Longtemps perçue comme une menace pour les économies les plus dépendantes des marchés extérieurs, la recomposition du commerce mondial pourrait finalement devenir un accélérateur de croissance pour les entreprises africaines. C’est la principale conclusion du dernier African Trade Report d’Afreximbank. Entre guerre commerciale sino-américaine, perturbations en mer Rouge, tensions au Moyen-Orient et montée du protectionnisme, les grandes entreprises internationales reconfigurent leurs chaînes d’approvisionnement. Pour la banque panafricaine, cette nouvelle donne ouvre au continent une fenêtre stratégique pour attirer davantage d’investissements, développer une base industrielle plus compétitive et s’insérer durablement dans les chaînes de valeur mondiales. Les indicateurs traduisent déjà cette dynamique : la croissance économique africaine est passée de 3,4 % en 2024 à 4,5 % en 2025, tandis que le commerce de marchandises a progressé de 6,1 %, à près de 1 500 milliards de dollars.
Cette évolution s’accompagne d’un renforcement progressif des échanges entre pays africains. En 2025, le commerce intra-africain a atteint 213,8 milliards de dollars, en hausse de 5,5 %. L’Afrique du Sud conserve sa position de premier acteur avec 19,2 % des échanges, devant la République démocratique du Congo (6,74 %) et la Côte d’Ivoire (4,83 %). Le Maroc, l’Égypte, l’Ouganda, la Zambie, le Nigeria, le Zimbabwe et la Namibie figurent également parmi les dix principaux moteurs du commerce continental, représentant ensemble près de 60 % des flux intra-africains. Selon Afreximbank, les équipements électriques, les véhicules, les métaux et les produits chimiques offrent à eux seuls un potentiel commercial supplémentaire estimé à 43,6 milliards de dollars.
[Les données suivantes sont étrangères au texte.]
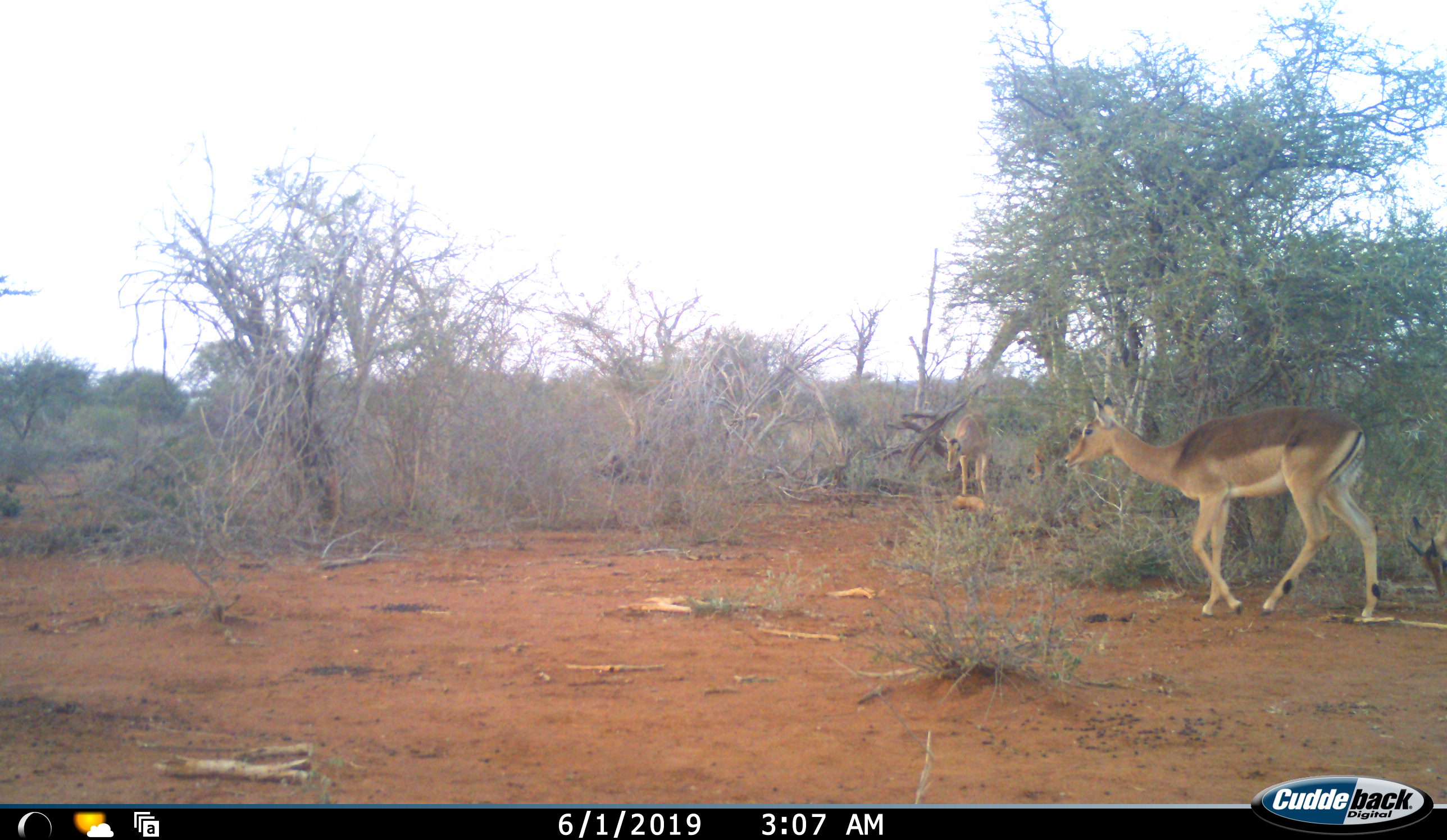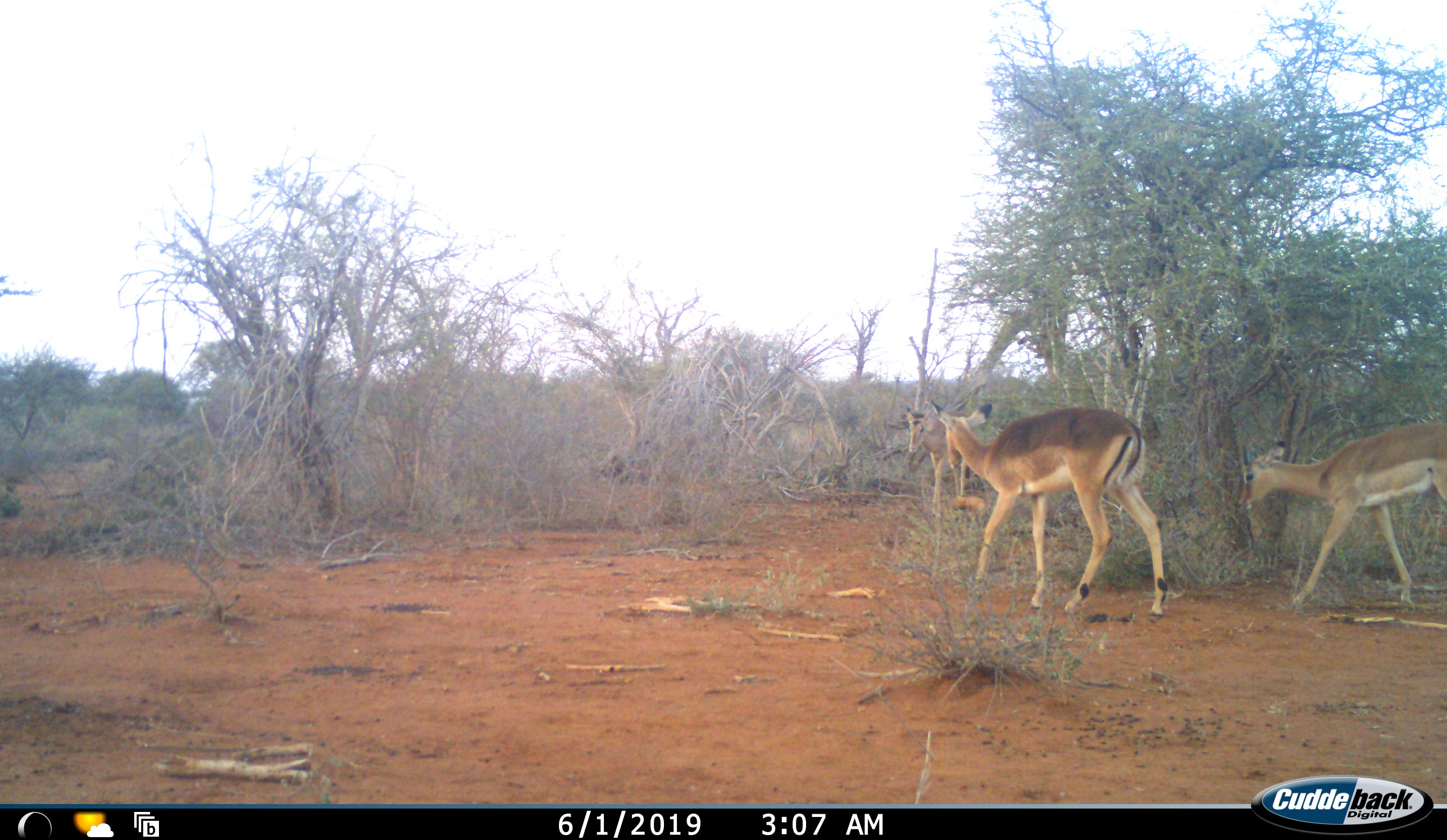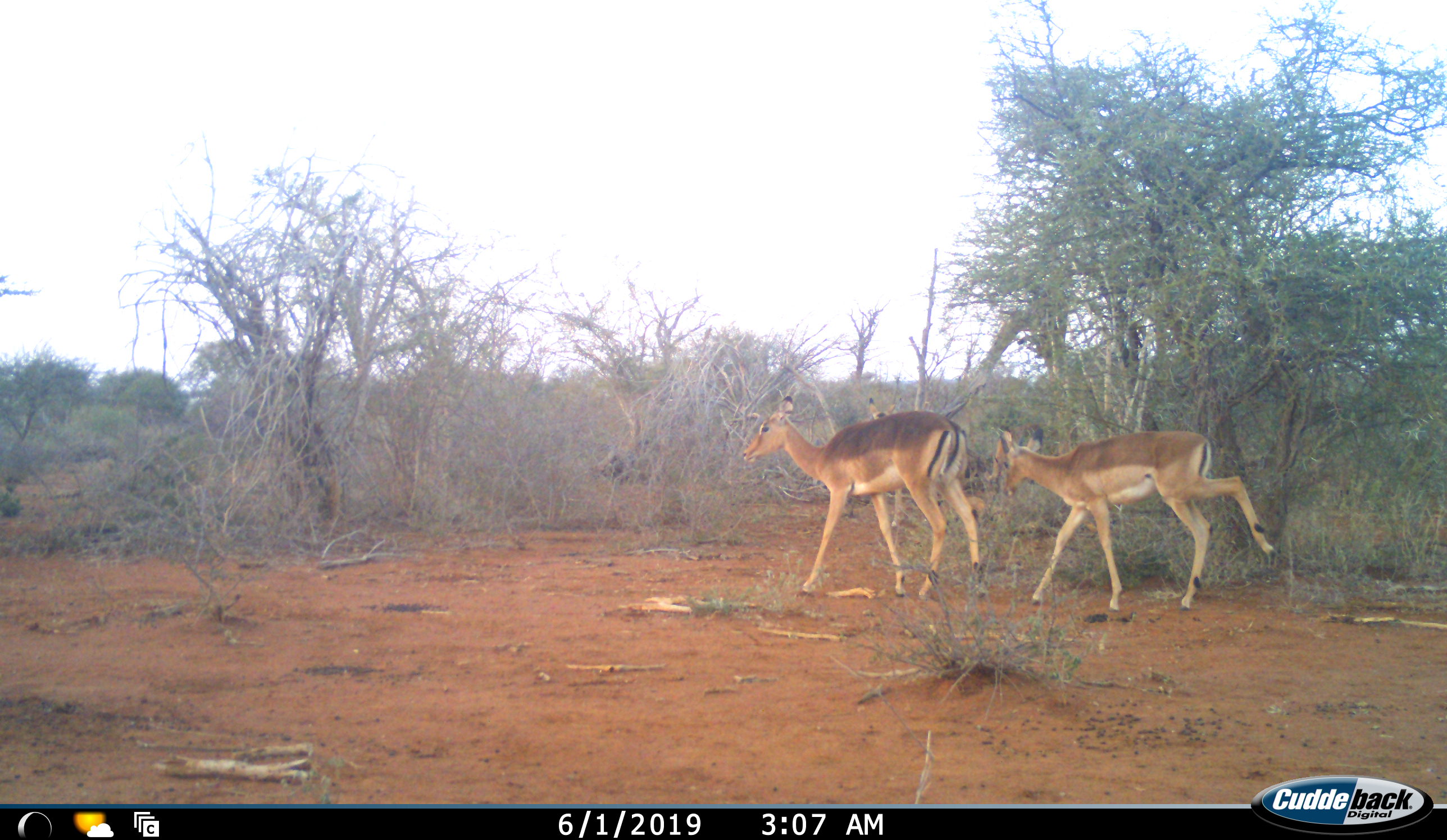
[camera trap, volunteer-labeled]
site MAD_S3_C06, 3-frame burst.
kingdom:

Dans ce contexte, la Zone de libre-échange continentale africaine (Zlecaf) change de dimension. Pour Afreximbank, elle n’est plus uniquement un projet d’intégration régionale, mais un véritable instrument de compétitivité pour les entreprises africaines. La réduction des barrières tarifaires, l’harmonisation des normes commerciales et le déploiement du Pan-African Payment and Settlement System (PAPSS), qui permet les paiements transfrontaliers en monnaies locales, doivent fluidifier les échanges, réduire les coûts de transaction et limiter la dépendance au dollar. À mesure que les chaînes logistiques mondiales se régionalisent, la capacité des entreprises africaines à accéder à un marché continental intégré devient un avantage concurrentiel déterminant.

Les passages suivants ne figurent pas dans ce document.